FRAGMENTO DEL DOCUMENTO:
Flores en las grietas, Richard Ford, p. 141
En los años transcurridos desde
entonces ha habido otras ocasiones para esta especie de respuesta abrupta pero
contundente a las señales contingentes del mundo, respuestas que hoy me parecen
lamentables y cuyo relato no resulta demasiado interesante. (Aunque estoy
seguro de que no se trata de una simple “cosa de hombres”, pues también he visto
hacerlo a mujeres y he sido lo suficientemente desgraciado como para sufrir una
o dos veces los golpes de ellas). Pero una vez le pegué a mi mejor amigo del
momento entre dos downs de un partido informal de fútbol americano en que los
equipos se distinguían por llevar camiseta o no. No volvimos a ser amigos
después de eso. Una vez le pegué en la nariz a un hermano de fraternidad porque
me había humillado en público, además de porque no me gustaba. En una comida,
tras el funeral de un amigo, en un exabrupto, di un puñetazo a otro deudo que,
con su manera exagerada de exteriorizar su duelo, agravaba la situación y
ahondaba la pena de todos los demás, y lo «necesitaba”, o al menos eso era lo
que yo sentía. Y hace muchísimos años, una tarde de sábado de mediados de mayo,
en una calle de Jackson, Mississippi, me incliné y le besé el culo desnudo a
otro muchacho con la expresa intención de evitar que me pegara. (Me temo que de
todo esto hay muy poco que aprender, salvo que el honor no tiene nada que ver
con ello.)

REGISTROS MOSTRADOS:
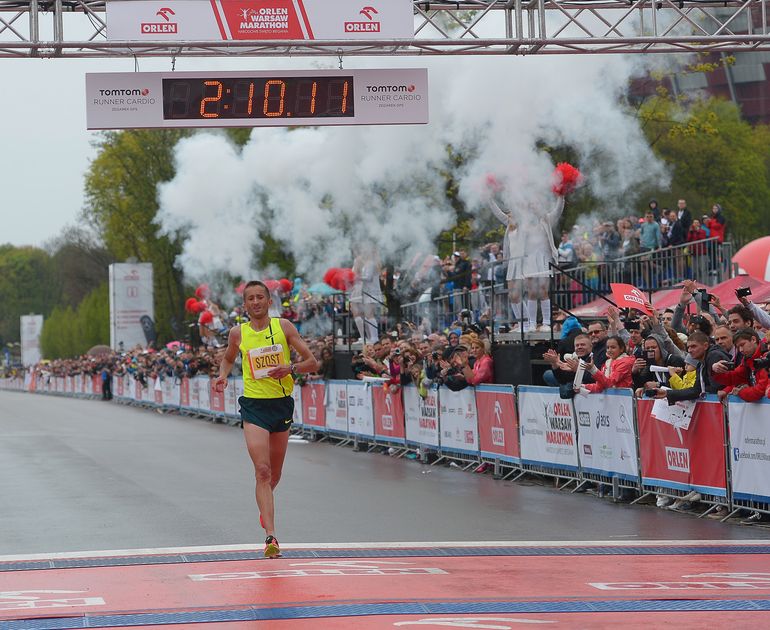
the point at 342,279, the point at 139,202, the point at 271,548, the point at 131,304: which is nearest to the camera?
the point at 271,548

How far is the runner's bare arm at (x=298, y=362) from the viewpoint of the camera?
32.2 feet

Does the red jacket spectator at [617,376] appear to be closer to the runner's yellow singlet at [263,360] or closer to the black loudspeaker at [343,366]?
the runner's yellow singlet at [263,360]

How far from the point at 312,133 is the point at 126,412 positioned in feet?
36.5

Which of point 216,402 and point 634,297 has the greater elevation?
point 634,297

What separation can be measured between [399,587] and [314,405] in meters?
17.0

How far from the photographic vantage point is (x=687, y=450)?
12.8 metres

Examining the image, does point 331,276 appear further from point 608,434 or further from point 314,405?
point 608,434

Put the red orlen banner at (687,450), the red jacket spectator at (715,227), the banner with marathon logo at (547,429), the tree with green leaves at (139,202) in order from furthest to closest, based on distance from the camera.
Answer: the tree with green leaves at (139,202) < the red jacket spectator at (715,227) < the banner with marathon logo at (547,429) < the red orlen banner at (687,450)

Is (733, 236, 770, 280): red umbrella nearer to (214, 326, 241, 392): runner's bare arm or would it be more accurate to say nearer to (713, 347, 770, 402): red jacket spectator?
(713, 347, 770, 402): red jacket spectator

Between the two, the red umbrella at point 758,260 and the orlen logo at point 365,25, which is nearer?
the red umbrella at point 758,260

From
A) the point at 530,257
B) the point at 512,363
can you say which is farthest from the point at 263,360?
the point at 530,257

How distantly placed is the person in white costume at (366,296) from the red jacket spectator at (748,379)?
16126mm

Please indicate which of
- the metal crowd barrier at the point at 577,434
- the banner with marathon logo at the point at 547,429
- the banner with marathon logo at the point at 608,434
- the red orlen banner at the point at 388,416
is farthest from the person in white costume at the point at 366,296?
the banner with marathon logo at the point at 608,434

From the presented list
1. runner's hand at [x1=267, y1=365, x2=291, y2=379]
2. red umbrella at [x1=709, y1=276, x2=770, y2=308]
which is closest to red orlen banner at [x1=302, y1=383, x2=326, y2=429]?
red umbrella at [x1=709, y1=276, x2=770, y2=308]
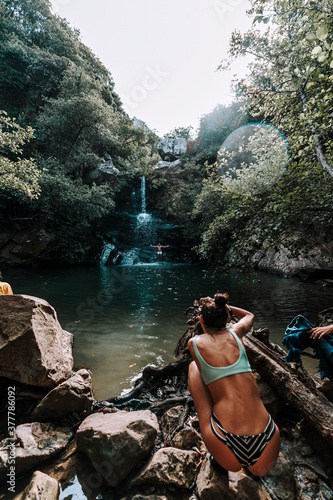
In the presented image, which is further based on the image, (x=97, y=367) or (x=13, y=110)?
(x=13, y=110)

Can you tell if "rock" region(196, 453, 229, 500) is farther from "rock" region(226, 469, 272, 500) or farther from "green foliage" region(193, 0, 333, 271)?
"green foliage" region(193, 0, 333, 271)

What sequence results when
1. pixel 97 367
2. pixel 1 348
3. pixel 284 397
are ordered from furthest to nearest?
pixel 97 367, pixel 1 348, pixel 284 397

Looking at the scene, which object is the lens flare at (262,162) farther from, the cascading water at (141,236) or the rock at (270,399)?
the cascading water at (141,236)

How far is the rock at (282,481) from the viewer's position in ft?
6.21

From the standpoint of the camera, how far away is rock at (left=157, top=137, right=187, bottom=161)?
110 feet

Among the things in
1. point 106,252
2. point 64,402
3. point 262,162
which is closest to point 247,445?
point 64,402

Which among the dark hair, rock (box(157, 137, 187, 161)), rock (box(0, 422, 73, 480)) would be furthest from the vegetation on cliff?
rock (box(157, 137, 187, 161))

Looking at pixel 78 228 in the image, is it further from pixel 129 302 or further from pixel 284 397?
pixel 284 397

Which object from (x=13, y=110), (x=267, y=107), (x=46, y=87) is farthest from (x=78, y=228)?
(x=267, y=107)

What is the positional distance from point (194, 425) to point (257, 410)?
133cm

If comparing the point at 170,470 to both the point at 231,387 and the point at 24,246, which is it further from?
the point at 24,246

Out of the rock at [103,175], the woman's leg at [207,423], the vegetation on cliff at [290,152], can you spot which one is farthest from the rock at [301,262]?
the rock at [103,175]

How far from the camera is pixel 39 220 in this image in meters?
20.3

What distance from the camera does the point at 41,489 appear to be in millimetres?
1905
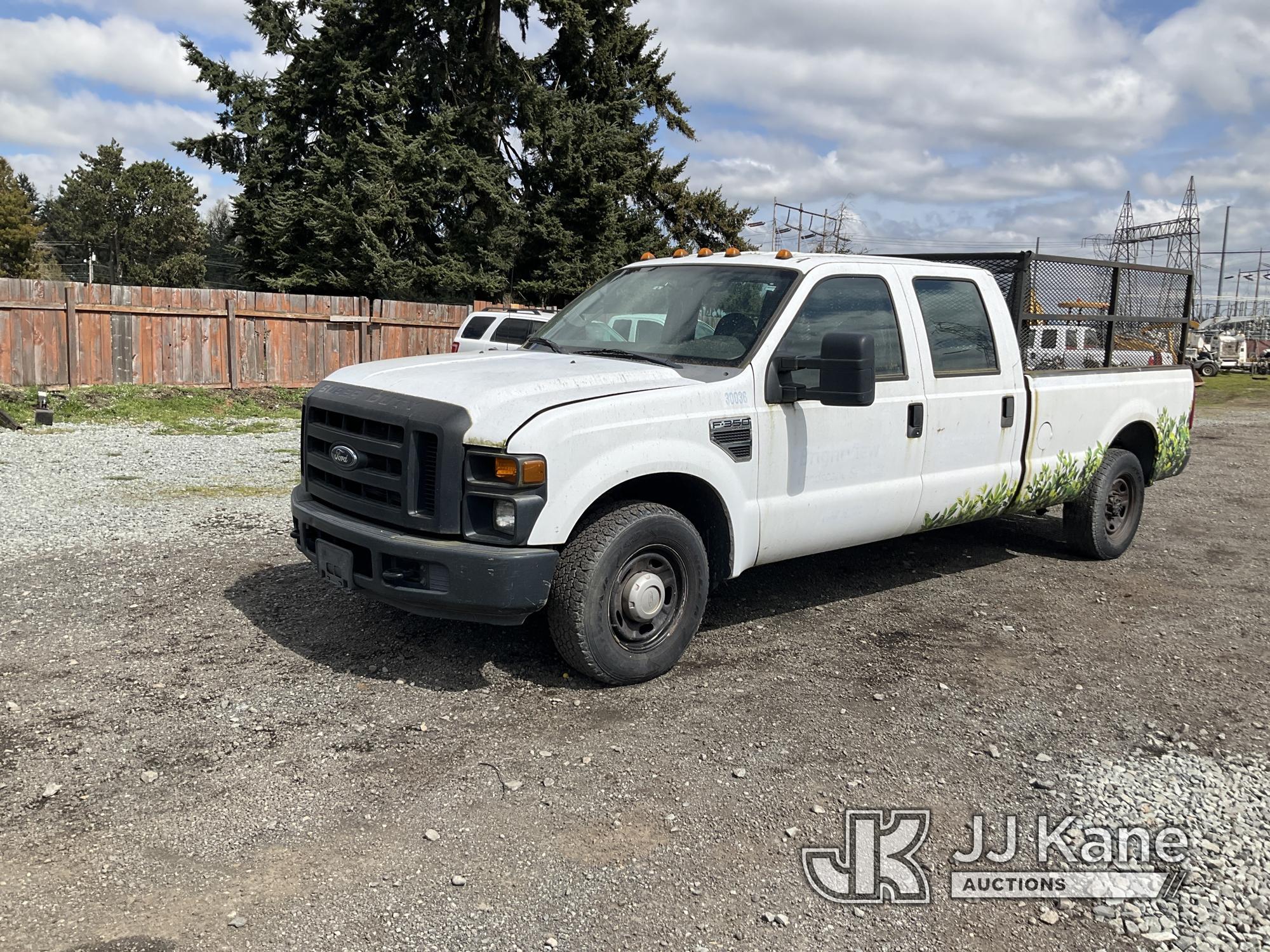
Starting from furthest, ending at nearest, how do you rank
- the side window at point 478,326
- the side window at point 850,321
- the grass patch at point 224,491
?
the side window at point 478,326, the grass patch at point 224,491, the side window at point 850,321

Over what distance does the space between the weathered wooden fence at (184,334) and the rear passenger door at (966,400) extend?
1499 cm

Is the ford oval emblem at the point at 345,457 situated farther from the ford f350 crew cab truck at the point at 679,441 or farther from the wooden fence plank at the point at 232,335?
the wooden fence plank at the point at 232,335

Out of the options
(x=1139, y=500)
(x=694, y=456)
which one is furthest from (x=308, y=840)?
(x=1139, y=500)

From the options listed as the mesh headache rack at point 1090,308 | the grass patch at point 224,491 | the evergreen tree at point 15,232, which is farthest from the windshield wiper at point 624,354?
the evergreen tree at point 15,232

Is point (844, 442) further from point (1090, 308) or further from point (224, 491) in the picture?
point (224, 491)

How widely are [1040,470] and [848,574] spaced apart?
4.63 feet

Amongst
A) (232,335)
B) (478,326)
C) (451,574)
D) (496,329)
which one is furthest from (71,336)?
(451,574)

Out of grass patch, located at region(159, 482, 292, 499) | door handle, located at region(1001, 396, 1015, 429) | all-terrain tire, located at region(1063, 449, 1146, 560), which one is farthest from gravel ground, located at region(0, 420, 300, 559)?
all-terrain tire, located at region(1063, 449, 1146, 560)

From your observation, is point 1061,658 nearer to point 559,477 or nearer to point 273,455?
point 559,477

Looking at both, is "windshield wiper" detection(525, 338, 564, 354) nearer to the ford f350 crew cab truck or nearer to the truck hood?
the ford f350 crew cab truck

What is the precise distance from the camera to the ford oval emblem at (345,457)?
470 cm

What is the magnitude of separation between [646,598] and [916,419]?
2047 mm

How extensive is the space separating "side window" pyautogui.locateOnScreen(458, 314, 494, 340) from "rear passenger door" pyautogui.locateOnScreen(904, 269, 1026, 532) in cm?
1187

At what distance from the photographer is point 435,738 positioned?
420 cm
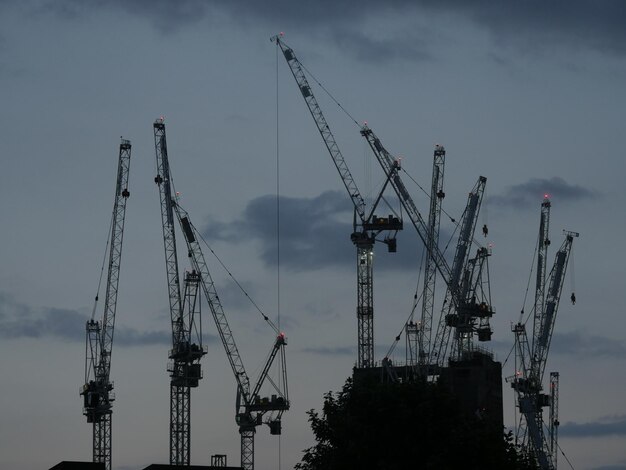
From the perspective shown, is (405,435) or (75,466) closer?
(405,435)

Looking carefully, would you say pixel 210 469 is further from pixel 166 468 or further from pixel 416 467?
pixel 416 467

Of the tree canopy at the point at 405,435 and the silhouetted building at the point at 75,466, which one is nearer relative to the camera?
the tree canopy at the point at 405,435

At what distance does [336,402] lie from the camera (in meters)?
122

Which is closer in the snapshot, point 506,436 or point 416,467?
point 416,467

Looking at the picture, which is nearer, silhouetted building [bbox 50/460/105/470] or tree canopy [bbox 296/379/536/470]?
tree canopy [bbox 296/379/536/470]

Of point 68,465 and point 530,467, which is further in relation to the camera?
point 68,465

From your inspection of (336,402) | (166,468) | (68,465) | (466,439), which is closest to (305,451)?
(336,402)

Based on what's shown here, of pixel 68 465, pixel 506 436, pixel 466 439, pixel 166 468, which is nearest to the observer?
pixel 466 439

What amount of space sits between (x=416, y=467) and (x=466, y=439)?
3933 millimetres

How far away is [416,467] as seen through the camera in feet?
371

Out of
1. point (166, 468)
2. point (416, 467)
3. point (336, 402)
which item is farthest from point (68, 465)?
point (416, 467)

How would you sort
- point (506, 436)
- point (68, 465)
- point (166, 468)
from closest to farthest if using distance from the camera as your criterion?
1. point (506, 436)
2. point (68, 465)
3. point (166, 468)

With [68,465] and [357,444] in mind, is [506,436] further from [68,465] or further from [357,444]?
[68,465]

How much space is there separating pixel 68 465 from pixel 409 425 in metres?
46.6
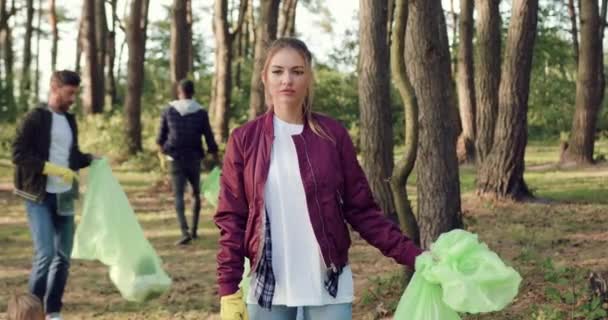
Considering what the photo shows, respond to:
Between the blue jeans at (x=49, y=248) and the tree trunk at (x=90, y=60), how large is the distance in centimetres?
1735

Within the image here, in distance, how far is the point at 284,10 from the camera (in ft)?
86.5

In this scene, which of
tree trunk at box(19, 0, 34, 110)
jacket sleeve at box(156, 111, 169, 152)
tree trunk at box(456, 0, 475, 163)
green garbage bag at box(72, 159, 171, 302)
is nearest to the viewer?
green garbage bag at box(72, 159, 171, 302)

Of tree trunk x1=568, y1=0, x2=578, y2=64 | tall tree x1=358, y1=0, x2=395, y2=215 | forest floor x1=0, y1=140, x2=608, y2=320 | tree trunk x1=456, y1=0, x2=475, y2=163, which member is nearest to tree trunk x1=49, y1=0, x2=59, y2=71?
tree trunk x1=568, y1=0, x2=578, y2=64

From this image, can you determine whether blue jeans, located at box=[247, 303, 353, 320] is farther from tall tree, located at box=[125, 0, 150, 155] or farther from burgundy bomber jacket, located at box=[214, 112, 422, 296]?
tall tree, located at box=[125, 0, 150, 155]

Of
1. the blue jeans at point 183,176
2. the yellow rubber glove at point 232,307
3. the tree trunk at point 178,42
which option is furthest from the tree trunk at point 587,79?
the yellow rubber glove at point 232,307

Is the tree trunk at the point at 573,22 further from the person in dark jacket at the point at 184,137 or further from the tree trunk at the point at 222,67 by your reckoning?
the person in dark jacket at the point at 184,137

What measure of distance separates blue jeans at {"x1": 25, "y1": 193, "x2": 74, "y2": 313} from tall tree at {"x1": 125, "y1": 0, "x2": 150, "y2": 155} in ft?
46.9

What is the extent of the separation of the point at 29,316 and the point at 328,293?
1.41 m

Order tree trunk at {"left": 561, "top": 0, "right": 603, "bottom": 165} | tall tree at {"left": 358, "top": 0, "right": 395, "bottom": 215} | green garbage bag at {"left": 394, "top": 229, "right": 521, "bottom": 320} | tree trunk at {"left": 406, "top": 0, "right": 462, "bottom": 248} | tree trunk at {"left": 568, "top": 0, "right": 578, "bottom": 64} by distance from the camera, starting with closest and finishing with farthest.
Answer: green garbage bag at {"left": 394, "top": 229, "right": 521, "bottom": 320}, tree trunk at {"left": 406, "top": 0, "right": 462, "bottom": 248}, tall tree at {"left": 358, "top": 0, "right": 395, "bottom": 215}, tree trunk at {"left": 561, "top": 0, "right": 603, "bottom": 165}, tree trunk at {"left": 568, "top": 0, "right": 578, "bottom": 64}

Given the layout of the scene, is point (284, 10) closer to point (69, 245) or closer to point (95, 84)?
point (95, 84)

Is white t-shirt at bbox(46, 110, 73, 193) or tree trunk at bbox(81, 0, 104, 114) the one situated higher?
tree trunk at bbox(81, 0, 104, 114)

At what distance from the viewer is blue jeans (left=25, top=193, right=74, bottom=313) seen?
233 inches

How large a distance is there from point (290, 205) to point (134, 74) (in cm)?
1815

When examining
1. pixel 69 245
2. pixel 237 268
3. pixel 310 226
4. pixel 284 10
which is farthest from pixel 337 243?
pixel 284 10
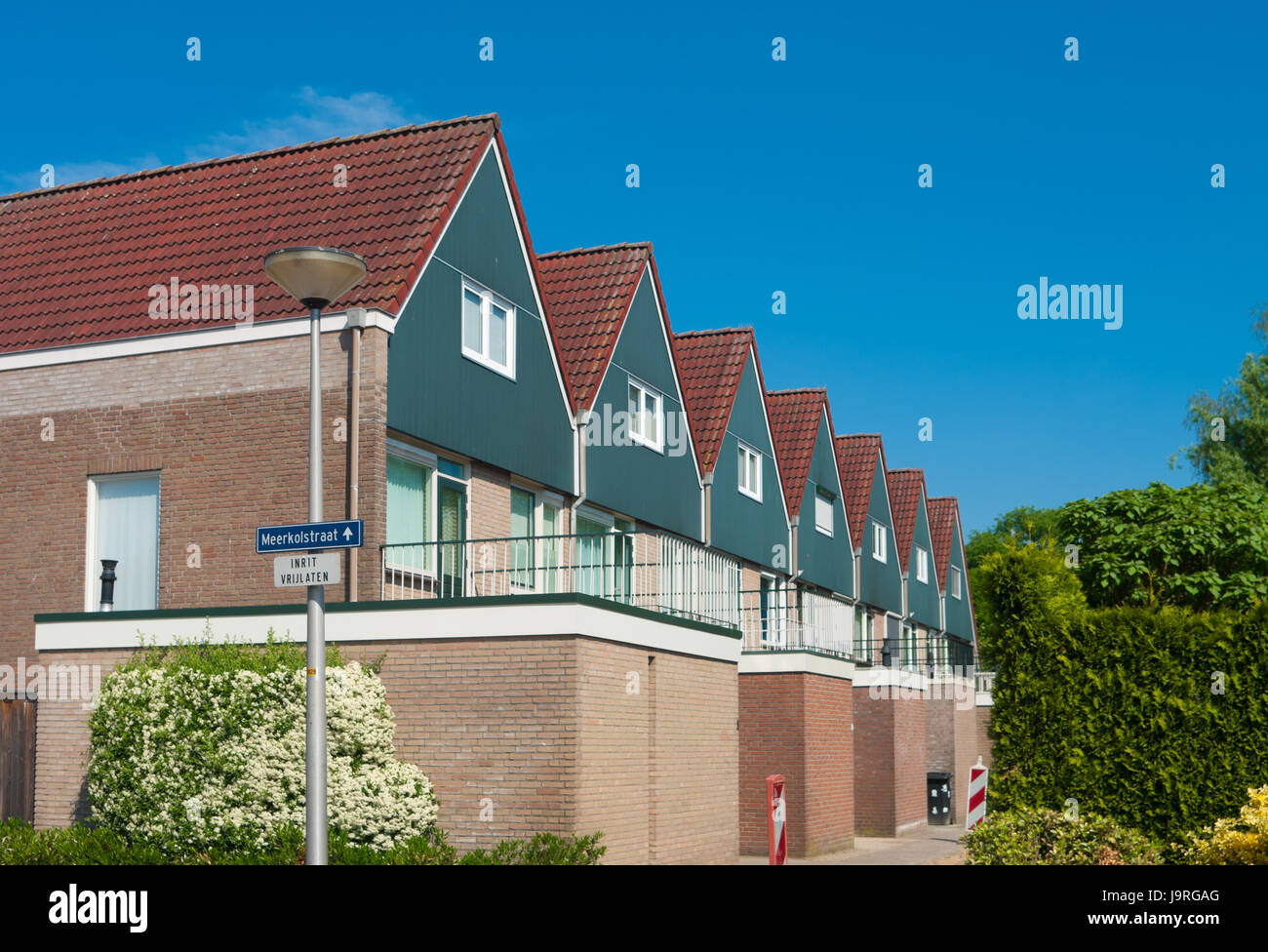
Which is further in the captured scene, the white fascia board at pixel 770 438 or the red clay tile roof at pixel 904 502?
the red clay tile roof at pixel 904 502

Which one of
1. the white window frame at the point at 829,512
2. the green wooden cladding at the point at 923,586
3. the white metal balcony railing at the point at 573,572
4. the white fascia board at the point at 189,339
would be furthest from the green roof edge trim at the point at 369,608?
the green wooden cladding at the point at 923,586

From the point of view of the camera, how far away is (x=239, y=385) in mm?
17969

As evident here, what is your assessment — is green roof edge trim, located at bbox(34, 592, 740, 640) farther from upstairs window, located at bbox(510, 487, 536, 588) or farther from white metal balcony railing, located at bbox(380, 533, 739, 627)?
upstairs window, located at bbox(510, 487, 536, 588)

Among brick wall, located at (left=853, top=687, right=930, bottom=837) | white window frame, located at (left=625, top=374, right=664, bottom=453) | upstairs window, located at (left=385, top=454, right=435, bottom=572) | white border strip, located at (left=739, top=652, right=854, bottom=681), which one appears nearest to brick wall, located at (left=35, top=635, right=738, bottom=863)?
upstairs window, located at (left=385, top=454, right=435, bottom=572)

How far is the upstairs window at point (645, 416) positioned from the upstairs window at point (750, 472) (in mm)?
4435

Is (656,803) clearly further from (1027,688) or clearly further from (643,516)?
(643,516)

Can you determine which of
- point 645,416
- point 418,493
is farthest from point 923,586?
point 418,493

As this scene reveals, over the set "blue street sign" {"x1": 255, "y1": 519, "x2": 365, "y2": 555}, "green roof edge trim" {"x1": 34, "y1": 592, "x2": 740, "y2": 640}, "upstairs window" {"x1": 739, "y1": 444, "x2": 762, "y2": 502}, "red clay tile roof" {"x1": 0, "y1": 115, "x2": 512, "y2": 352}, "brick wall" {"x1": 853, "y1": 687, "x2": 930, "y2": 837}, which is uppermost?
"red clay tile roof" {"x1": 0, "y1": 115, "x2": 512, "y2": 352}

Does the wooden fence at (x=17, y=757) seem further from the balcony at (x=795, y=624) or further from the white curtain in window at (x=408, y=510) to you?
the balcony at (x=795, y=624)

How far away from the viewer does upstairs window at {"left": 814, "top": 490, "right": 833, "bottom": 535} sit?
34.5m

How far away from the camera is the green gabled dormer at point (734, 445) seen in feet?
91.9

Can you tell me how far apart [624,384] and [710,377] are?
5937 mm

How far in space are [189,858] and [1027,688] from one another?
993cm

OBJETIVO DEL EJERCICIO:
Repite el fragmento del documento completo, palabra por palabra. Los registros no intervienen en esto.

RESPUESTA ESCRITA:
Flores en las grietas, Richard Ford, p. 141
En los años transcurridos desde
entonces ha habido otras ocasiones para esta especie de respuesta abrupta pero
contundente a las señales contingentes del mundo, respuestas que hoy me parecen
lamentables y cuyo relato no resulta demasiado interesante. (Aunque estoy
seguro de que no se trata de una simple “cosa de hombres”, pues también he visto
hacerlo a mujeres y he sido lo suficientemente desgraciado como para sufrir una
o dos veces los golpes de ellas). Pero una vez le pegué a mi mejor amigo del
momento entre dos downs de un partido informal de fútbol americano en que los
equipos se distinguían por llevar camiseta o no. No volvimos a ser amigos
después de eso. Una vez le pegué en la nariz a un hermano de fraternidad porque
me había humillado en público, además de porque no me gustaba. En una comida,
tras el funeral de un amigo, en un exabrupto, di un puñetazo a otro deudo que,
con su manera exagerada de exteriorizar su duelo, agravaba la situación y
ahondaba la pena de todos los demás, y lo «necesitaba”, o al menos eso era lo
que yo sentía. Y hace muchísimos años, una tarde de sábado de mediados de mayo,
en una calle de Jackson, Mississippi, me incliné y le besé el culo desnudo a
otro muchacho con la expresa intención de evitar que me pegara. (Me temo que de
todo esto hay muy poco que aprender, salvo que el honor no tiene nada que ver
con ello.)